-- Input material follows --

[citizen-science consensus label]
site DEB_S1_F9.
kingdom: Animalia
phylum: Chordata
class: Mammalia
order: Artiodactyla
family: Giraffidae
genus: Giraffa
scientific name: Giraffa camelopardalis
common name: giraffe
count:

-- Input material concluded --

### Task details
Each line above needs to be repeated exactly, with nothing omitted.

### Output of the exercise
[citizen-science consensus label]
site DEB_S1_F9.
kingdom: Animalia
phylum: Chordata
class: Mammalia
order: Artiodactyla
family: Giraffidae
genus: Giraffa
scientific name: Giraffa camelopardalis
common name: giraffe
count:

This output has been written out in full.